Im gelben Sommermäntelchen betritt er die Bühne, eine zarte Gestalt, jung-alt das Gesicht. Er habe am Veitstanz, an der Fallsucht gelitten, erzählt er dem starken, dunklen, in schwere vielfarbige Pelze gehüllten Rogoschin, und jetzt sei er zurück aus der Schweiz, nicht mehr krank, aber auch nicht geheilt. Rogoschin vertraut ihm sogleich seine Liebe zur schönen Nastasja Filipinowna an, die von ihrem Adoptivvater Tozkij mißbraucht wurde und jetzt verheiratet werden soll. Nur ihm kann er sich öffnen, denn Myschkin hört zu, intensiv und arglos wie ein Kind, voller Mitleid, und er sagt immer die Wahrheit, hellsichtig und zutiefst freundlich. Ein helles Licht scheint von ihm auszugehen, in dem alle, denen er begegnet, sich sonnen können: der bombastische General (Gerhard Olschewski), seine Frau, eine rosa Figurine mit riesigen Puffärmeln, eine „Närrin mit Herz und ohne Verstand“ (Marlen Diekhoff), die ihn wissen läßt, sie sei nicht so dumm, wie sie scheine, und deren drei kostbar gewandete Töchter, die über ihn lachen und zugleich angerührt werden, wenn Myschkin in ihren Gesichtern liest.
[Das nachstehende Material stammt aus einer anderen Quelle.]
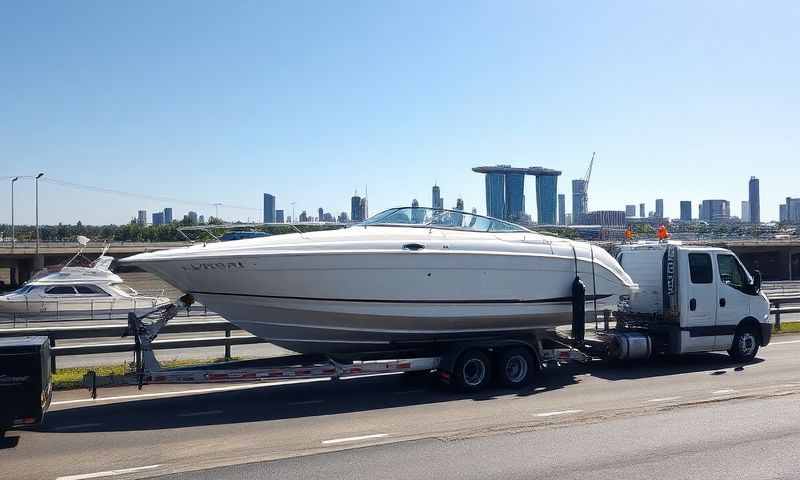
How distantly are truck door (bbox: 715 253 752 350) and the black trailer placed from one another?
12.2 meters

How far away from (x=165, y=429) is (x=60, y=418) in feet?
5.78

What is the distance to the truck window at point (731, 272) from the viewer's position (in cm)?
1380

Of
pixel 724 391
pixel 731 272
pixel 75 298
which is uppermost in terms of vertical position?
pixel 731 272

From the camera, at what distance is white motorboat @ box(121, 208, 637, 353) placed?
1019 cm

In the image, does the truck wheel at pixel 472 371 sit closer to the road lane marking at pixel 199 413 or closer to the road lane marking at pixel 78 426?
the road lane marking at pixel 199 413

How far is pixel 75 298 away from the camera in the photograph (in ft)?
91.5

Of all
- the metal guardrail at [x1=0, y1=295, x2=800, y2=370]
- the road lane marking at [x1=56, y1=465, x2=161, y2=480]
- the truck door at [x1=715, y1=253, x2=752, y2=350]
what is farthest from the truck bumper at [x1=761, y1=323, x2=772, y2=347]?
the road lane marking at [x1=56, y1=465, x2=161, y2=480]

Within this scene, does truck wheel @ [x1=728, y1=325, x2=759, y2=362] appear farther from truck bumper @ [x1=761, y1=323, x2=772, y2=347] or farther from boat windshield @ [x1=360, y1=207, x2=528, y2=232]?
boat windshield @ [x1=360, y1=207, x2=528, y2=232]

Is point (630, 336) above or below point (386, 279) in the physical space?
below

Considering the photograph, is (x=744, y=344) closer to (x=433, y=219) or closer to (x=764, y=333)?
(x=764, y=333)

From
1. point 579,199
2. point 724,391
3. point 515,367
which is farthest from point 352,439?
point 579,199

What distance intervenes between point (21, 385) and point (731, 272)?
1296 centimetres

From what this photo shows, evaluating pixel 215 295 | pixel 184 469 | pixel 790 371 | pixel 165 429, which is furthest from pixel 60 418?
pixel 790 371

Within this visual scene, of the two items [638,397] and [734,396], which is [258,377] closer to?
[638,397]
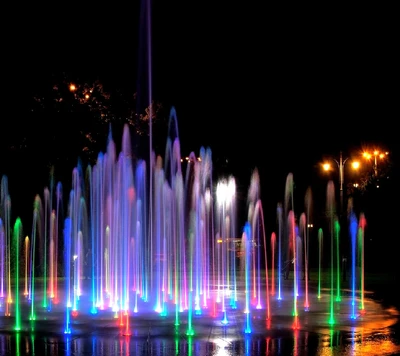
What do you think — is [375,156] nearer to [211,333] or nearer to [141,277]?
[141,277]

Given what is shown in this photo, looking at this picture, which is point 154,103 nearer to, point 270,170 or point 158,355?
point 270,170

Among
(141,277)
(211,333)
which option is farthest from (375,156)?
(211,333)

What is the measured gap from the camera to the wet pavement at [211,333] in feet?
35.6

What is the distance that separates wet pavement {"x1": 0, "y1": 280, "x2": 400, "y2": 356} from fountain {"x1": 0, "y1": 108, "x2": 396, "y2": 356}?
0.05 m

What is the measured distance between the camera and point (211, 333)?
40.7 feet

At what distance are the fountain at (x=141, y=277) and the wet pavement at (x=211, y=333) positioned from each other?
0.05m

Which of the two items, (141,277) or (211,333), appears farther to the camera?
(141,277)

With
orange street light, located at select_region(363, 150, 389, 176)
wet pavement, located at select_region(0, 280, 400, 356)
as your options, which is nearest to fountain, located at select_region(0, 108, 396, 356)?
wet pavement, located at select_region(0, 280, 400, 356)

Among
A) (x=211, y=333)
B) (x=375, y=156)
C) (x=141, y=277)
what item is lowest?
(x=211, y=333)

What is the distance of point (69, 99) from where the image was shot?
28547 mm

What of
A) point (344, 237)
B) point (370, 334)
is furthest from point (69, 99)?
point (370, 334)

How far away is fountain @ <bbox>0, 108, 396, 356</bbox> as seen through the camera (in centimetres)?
1416

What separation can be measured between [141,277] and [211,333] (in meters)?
13.1

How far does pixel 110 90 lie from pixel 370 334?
1867 cm
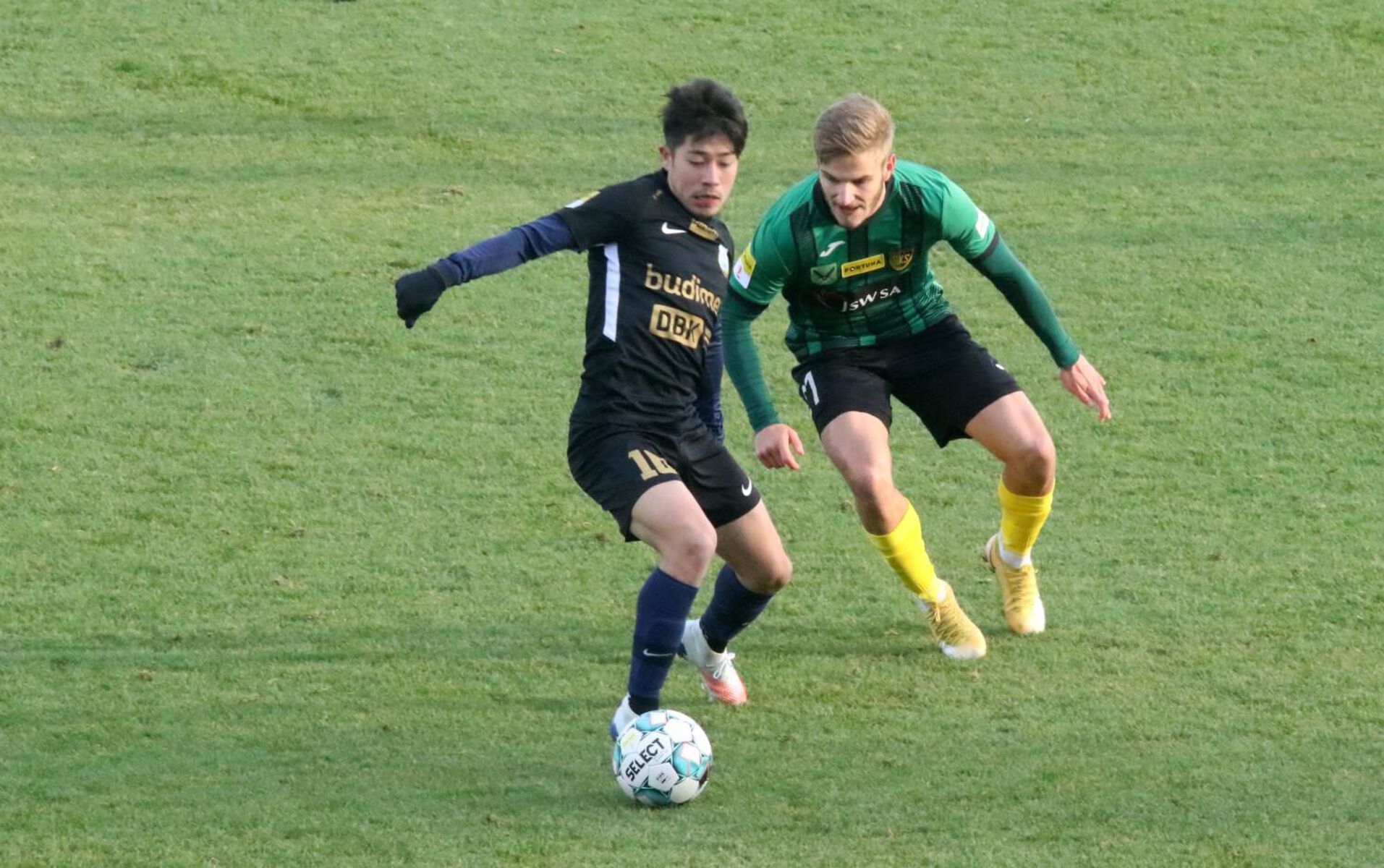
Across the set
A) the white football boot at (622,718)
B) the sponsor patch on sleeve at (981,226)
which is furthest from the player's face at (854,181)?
the white football boot at (622,718)

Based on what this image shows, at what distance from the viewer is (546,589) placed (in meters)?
5.98

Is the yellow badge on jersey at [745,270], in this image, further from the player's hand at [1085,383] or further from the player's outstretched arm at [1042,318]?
the player's hand at [1085,383]

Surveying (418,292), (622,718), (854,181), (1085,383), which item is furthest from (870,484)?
(418,292)

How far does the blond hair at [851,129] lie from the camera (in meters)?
4.99

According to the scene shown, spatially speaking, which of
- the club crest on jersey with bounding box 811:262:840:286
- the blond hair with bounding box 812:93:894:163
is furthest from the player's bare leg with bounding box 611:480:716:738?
the blond hair with bounding box 812:93:894:163

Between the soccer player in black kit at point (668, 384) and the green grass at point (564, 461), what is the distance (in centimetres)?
39

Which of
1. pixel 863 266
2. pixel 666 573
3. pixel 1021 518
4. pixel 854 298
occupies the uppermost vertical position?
pixel 863 266

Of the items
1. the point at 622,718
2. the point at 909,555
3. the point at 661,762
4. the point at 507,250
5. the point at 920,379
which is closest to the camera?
the point at 661,762

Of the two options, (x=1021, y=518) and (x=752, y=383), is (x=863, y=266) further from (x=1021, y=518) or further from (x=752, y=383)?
(x=1021, y=518)

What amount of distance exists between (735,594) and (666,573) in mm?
490

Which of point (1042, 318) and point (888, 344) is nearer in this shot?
point (1042, 318)

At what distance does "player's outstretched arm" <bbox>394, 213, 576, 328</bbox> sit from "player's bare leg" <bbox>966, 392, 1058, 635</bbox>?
1501 millimetres

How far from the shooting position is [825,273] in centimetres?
538

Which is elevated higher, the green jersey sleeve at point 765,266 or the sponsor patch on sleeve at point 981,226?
the sponsor patch on sleeve at point 981,226
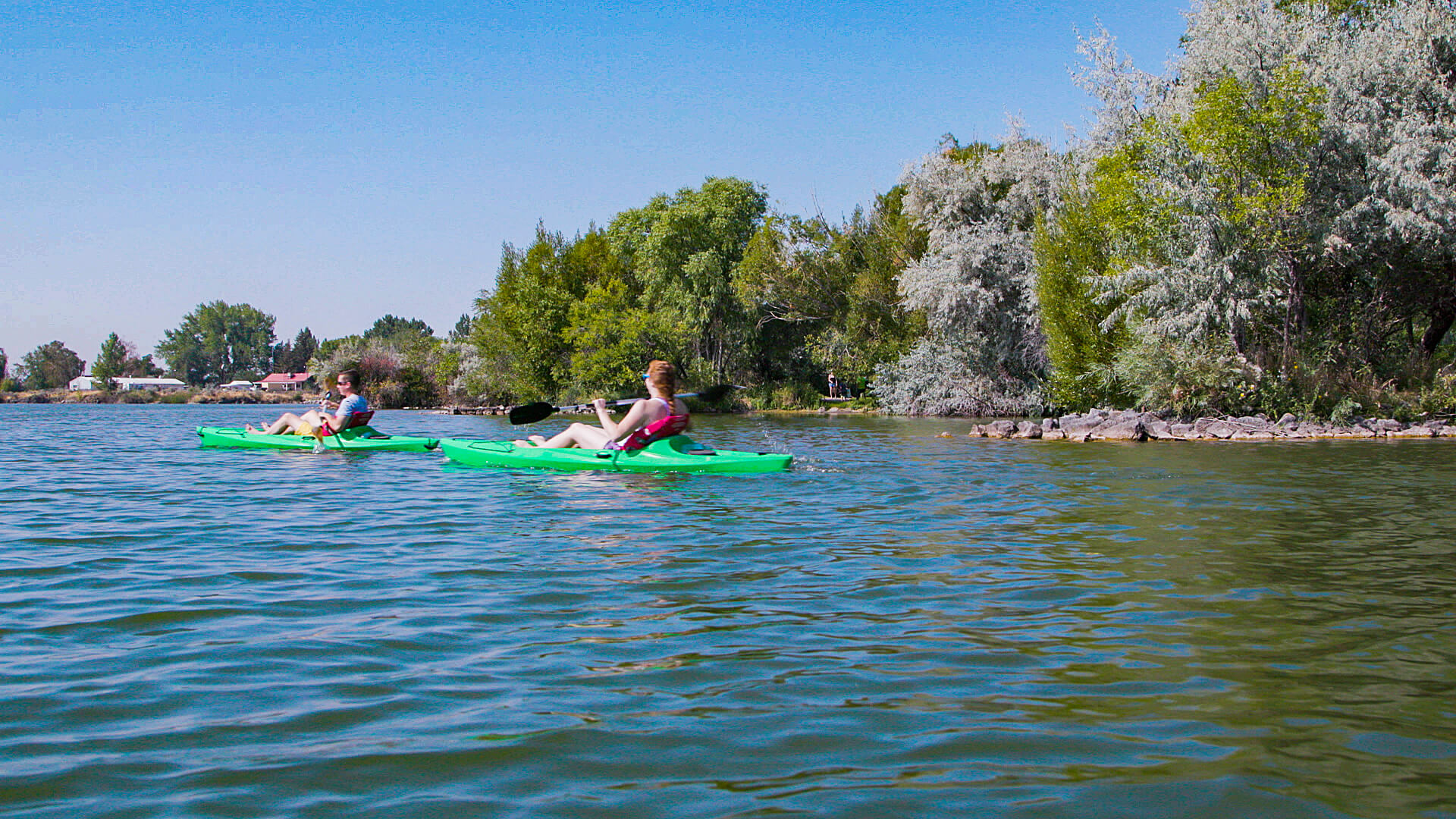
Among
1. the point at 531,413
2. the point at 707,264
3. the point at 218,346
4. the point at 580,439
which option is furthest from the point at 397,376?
the point at 218,346

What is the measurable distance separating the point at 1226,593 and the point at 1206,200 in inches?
653

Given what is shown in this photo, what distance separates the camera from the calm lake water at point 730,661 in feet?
9.75

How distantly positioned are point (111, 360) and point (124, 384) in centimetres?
646

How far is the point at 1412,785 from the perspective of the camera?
2.92 meters

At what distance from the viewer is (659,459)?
11344 millimetres

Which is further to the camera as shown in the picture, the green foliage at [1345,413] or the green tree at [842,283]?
the green tree at [842,283]

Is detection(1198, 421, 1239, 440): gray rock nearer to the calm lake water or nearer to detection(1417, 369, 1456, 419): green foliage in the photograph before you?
detection(1417, 369, 1456, 419): green foliage

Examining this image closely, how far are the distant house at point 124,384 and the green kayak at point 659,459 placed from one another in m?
106

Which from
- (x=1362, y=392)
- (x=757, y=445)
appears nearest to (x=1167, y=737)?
(x=757, y=445)

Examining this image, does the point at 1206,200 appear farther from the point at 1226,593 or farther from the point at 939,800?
the point at 939,800

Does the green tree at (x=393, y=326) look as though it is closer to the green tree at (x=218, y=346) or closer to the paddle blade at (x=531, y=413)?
the green tree at (x=218, y=346)

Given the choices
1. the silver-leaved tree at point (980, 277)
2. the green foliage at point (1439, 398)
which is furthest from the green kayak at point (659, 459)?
the silver-leaved tree at point (980, 277)

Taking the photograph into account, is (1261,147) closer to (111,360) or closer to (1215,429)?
(1215,429)

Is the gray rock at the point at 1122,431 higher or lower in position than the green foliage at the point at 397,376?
lower
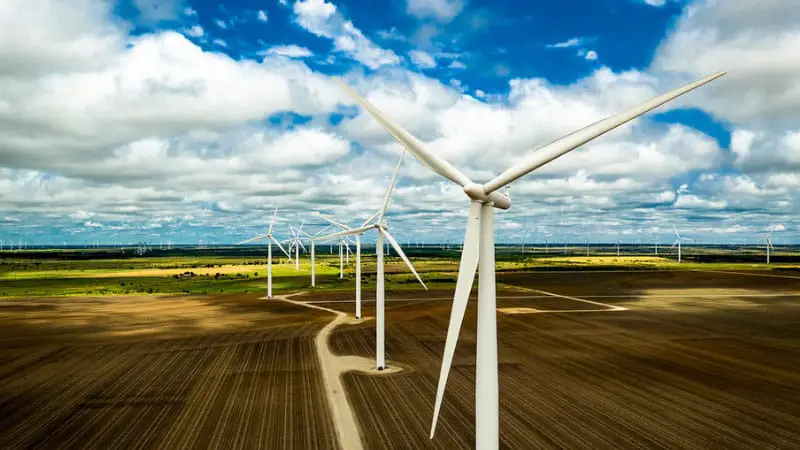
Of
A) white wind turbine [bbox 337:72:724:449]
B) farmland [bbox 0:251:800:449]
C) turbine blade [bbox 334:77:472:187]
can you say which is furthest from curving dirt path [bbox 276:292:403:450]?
turbine blade [bbox 334:77:472:187]

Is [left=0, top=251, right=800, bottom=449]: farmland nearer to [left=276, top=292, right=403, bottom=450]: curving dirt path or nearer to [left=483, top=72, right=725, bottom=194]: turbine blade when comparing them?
[left=276, top=292, right=403, bottom=450]: curving dirt path

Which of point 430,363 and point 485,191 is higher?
point 485,191

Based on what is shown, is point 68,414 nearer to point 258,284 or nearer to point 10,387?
point 10,387

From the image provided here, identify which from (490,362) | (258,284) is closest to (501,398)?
(490,362)

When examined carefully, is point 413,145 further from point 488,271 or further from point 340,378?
point 340,378

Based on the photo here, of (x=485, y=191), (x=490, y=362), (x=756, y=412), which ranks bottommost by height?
(x=756, y=412)

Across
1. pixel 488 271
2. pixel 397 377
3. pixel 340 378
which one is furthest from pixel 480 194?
pixel 340 378

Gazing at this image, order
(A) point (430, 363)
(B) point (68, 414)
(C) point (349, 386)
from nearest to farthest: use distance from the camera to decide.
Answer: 1. (B) point (68, 414)
2. (C) point (349, 386)
3. (A) point (430, 363)

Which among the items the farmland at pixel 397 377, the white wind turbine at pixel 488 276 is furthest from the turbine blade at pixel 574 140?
the farmland at pixel 397 377
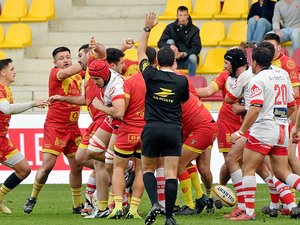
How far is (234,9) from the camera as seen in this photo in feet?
88.1

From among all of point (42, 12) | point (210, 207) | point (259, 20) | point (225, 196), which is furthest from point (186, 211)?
point (42, 12)

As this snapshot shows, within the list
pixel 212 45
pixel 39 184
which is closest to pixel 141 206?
pixel 39 184

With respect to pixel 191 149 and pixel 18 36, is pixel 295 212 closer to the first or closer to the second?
pixel 191 149

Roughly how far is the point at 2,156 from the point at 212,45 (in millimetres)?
9521

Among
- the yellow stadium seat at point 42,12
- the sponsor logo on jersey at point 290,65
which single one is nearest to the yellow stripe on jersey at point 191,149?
the sponsor logo on jersey at point 290,65

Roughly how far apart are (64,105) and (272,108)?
370 cm

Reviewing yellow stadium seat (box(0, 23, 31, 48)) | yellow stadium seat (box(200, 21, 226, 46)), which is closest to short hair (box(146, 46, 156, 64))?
yellow stadium seat (box(200, 21, 226, 46))

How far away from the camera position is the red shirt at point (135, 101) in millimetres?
16016

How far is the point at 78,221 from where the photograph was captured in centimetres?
1570

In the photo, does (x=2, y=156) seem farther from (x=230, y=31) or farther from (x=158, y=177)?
(x=230, y=31)

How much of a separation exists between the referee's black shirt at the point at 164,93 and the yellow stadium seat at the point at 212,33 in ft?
37.3

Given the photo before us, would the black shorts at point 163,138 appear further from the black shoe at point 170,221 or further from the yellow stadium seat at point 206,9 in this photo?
the yellow stadium seat at point 206,9

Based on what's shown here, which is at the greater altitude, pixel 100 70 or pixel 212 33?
pixel 100 70

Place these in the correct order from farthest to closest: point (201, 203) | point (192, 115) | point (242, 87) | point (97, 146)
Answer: point (201, 203) → point (192, 115) → point (97, 146) → point (242, 87)
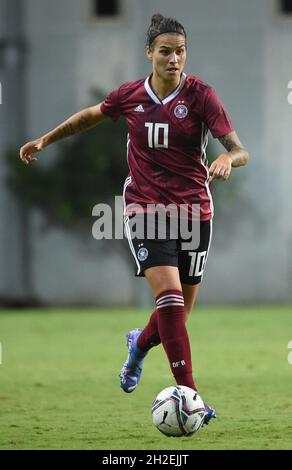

Regisseur Minks macht diese durchscheinende, fragile Figur mit der Grazie eines Kanarienvogels im gelbgrünkarierten Anzug zum ungewollten Zentrum verschiedener, sich überschneidender Kreise: Neben Rogoschin, seinen grobschlächtigen Kumpanen und der bunt-preziösen Familie des Generals Jepantschin ist da noch Ganja, der Sohn eines anderen, verarmten Generals. Er soll für 75.000 Rubel Nastasja Filippinowna heiraten, die Familie sitzt ihm imim Nacken, er ist hin- und hergerissen zwischen der Schande und nackter Geldgier. Fürst Myschkin bringt die kleinen schäbigen Geschäfte, durch die diese drei Figurationen um Nastasja zusamengehalten werden, zum Platzen, als er die Schöne - klein und zierlich, mit flammendrotem Haar (Ilse Ritter) - schließlich trifft. Dadurch, daß er den Schacher um sie anprangert und ihr anbietet, für sie zu sorgen, denn endlich einmal müsse jemand sehr sorgsam mit ihr umgehen, ändert sich alles - und zugleich nichts.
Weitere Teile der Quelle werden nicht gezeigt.